What’s up with all the brouhaha about the movie, American Sniper? As noted above, TG
has been too sick to go to a theatre, but he has reviewed several books written by the coauthor, Scot McEwen, of the book, American Sniper, the bio of sniper Chris Kyle from which the movie was adapted. As far as TG can tell, the powerful movie incites reactions from both ends of the political spectrum. If you love the movie, you’re some sort of murderous right-wing killer, and if you hate it you’re a left-wing socialist, bleeding heart liberal. TG has to ask, what if you enjoy watching war movies where, shockingly (insert emoticon indicating sarcasm) people shoot (very accurately, in this case) people who are designated “the enemy.” TG would like to note that the best-selling bio didn’t seem to provoke the sort of rabid reaction that the movie has, which TG supposes is because of the basic differences between reading a book and watching a movie.

You know what? maybe it’s the lingering effects of the flu, but TG is already as bored with writing about this as you probably are with reading about it.

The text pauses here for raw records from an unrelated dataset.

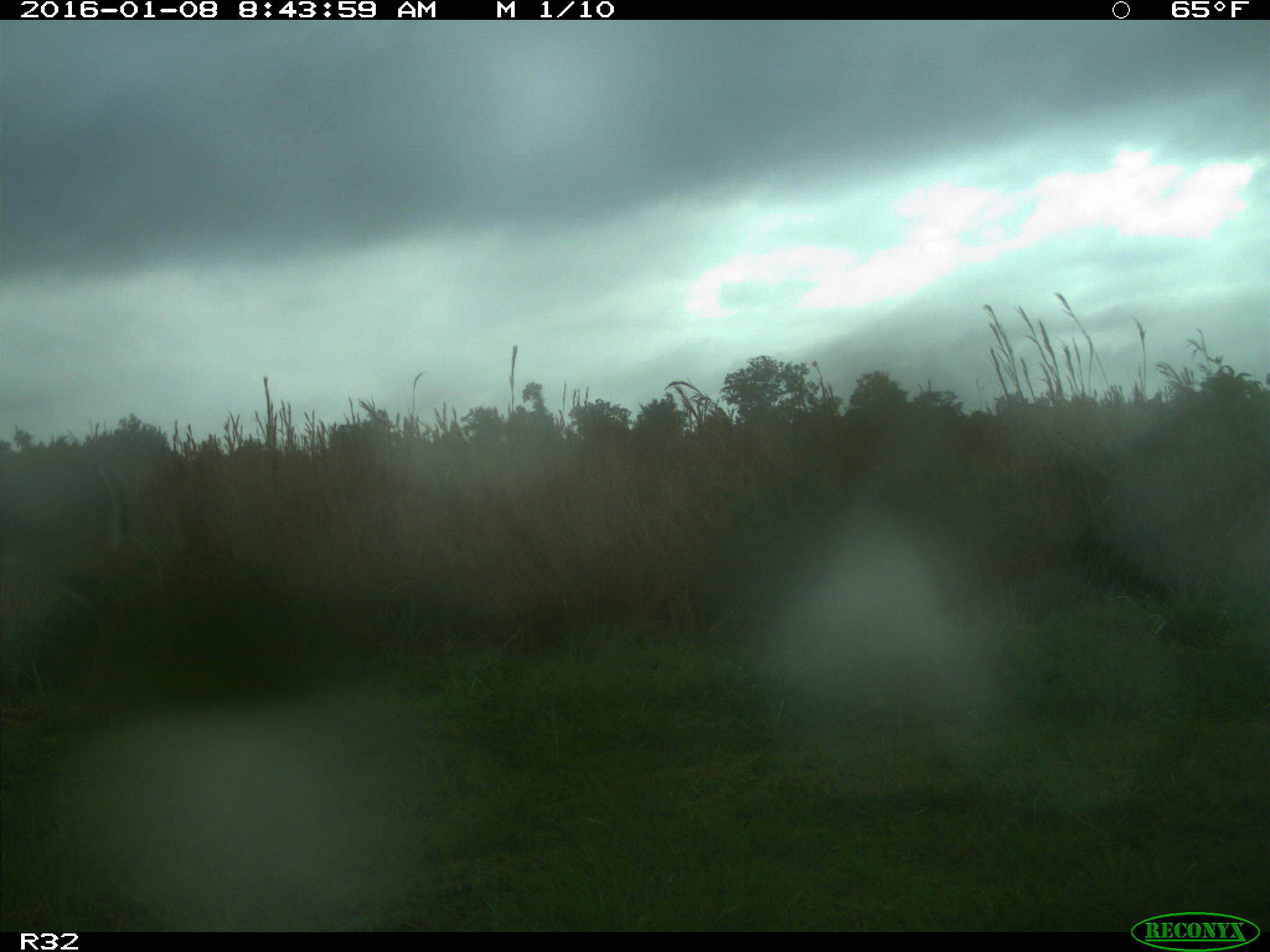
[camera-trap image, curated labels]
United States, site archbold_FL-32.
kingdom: Animalia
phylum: Chordata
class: Mammalia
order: Artiodactyla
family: Cervidae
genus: Odocoileus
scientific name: Odocoileus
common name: deer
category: unidentified deer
Unidentified deer (deer) (Odocoileus).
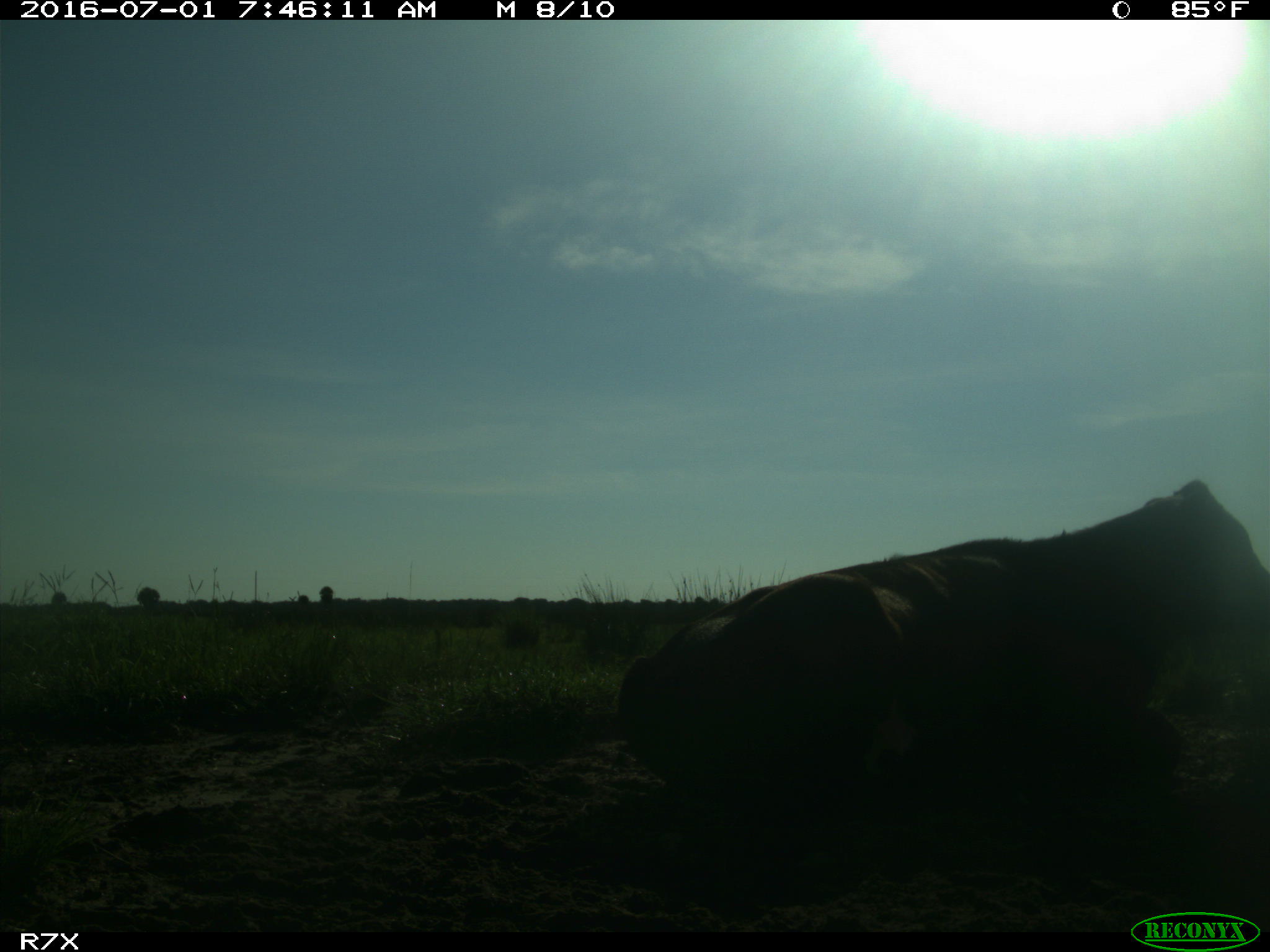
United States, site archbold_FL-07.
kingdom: Animalia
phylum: Chordata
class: Mammalia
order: Artiodactyla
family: Bovidae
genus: Bos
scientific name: Bos taurus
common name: domestic cow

It’s a movie, people. And first it was a book. Yes it was non-fiction, but it wasn’t the real thing. TG always harkens back, in these circumstances, to a comment made by his buddy Henry Allen years ago. Henry was a Marine and did a stint in Vietnam. He and TG both worked at the Washington Post when the movie Platoon came out. This was a powerful war movie about Vietnam, and it was hailed for its realism. Henry said people would come up to him and ask if the movies was “just like being in Vietnam?” He would shake his head and say, well, no, because it’s a movie. No one liked that answer very much, but it always made complete sense to me. It’s a movie, people.

As anyone who reads this blog knows, TG is sick of listening to folks who have iron-plated opinions, be they from the far left or right. And rather than counsel a moderate path, advising tolerance and the spirit of compromise, TG would just like to tell you all who keep going on about this to just shut the fuck up. You’re all just both sides of the same self-absorbed, pompous coin. Maybe that’s the flu talking, but that’s the way TG thinks even when he’s in the peak of good health.

And by the way, the fiction series about sniper Gil Shannon written by McEwen and co-author Thomas Koloniar – One Way Trip, and Target America are the first two entries – is terrific. In it Shannon leaves a sea of enemy bodies behind him as he fights international terrorists across the world. If you like military fiction, this is as good as it gets. And there’s not one ambiguous moment in it to slow the action. But if you don’t like the sight of blood, don’t read it. It’s simple.

And if you get sick, demand the Tamiflu. Trust TG on this one.